Cupnoodles Museum - 500 yen

This museum was another birthday request of Angel's. He loves instant ramen--and sometimes wishes I cooked less often so that he had more excuses to eat it. Here we learned about Momofuku Ando and his process of inventing first a method of drying ramen noodle with hot oil, so that they could be sold in packed as instant ramen, then, later on, he invented  Cupnoodles and Space Ramen.

Tokyo National Museum - 620 yen

On our last day in Tokyo, we went to the Tokyo National Museum. It's a large museum complex with multiple buildings, and is beautifully and elegantly designed. The collection of artifacts is quite impressive, as they have artifacts not only from Japan, but also from the rest of Asia as well as from the Middle East and Africa. They had a mummy! And a great deal of art, as well as Japanese clothing and jewelry. Angel was hoping they'd have more exhibits on modern Japanese history, but this museum is definitely primarily focused on the long-ago past, we didn't see much if anything from the 1900s onward. The ticket price is definitely a good value for the beauty and interesting information about all the artifacts present.

Explore the City - Free, until you buy and/or eat something

Tokyo is a great city to wander around. If you're completely new to the place like we are, you never know when you'll run into a Tamagochi store, a flea market, lotuses that appear to be taking over the whole pond and maybe the world after that, or an interesting cemetery.

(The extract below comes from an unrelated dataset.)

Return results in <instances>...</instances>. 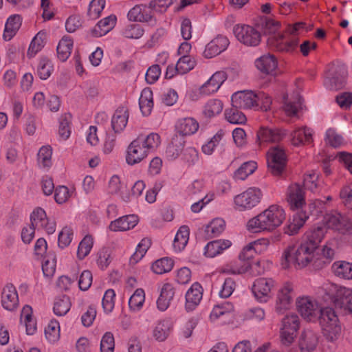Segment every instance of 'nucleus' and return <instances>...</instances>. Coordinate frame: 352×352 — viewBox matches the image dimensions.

The Observation Deck at Haneda Airport - Free

And when it's time to go, if you're lucky enough to be flying out of Haneda Airport, they have an awesome rooftop observation deck where you can stand outdoors, enjoy the breeze, and watch planes land and take off. I have never been to an airport with anything like this (and I've been to a lot of airports...). It was so cool, and a fantastic way to say "goodbye!" to Tokyo.

What kinds of things do you like to do on vacation to help stick to your budget?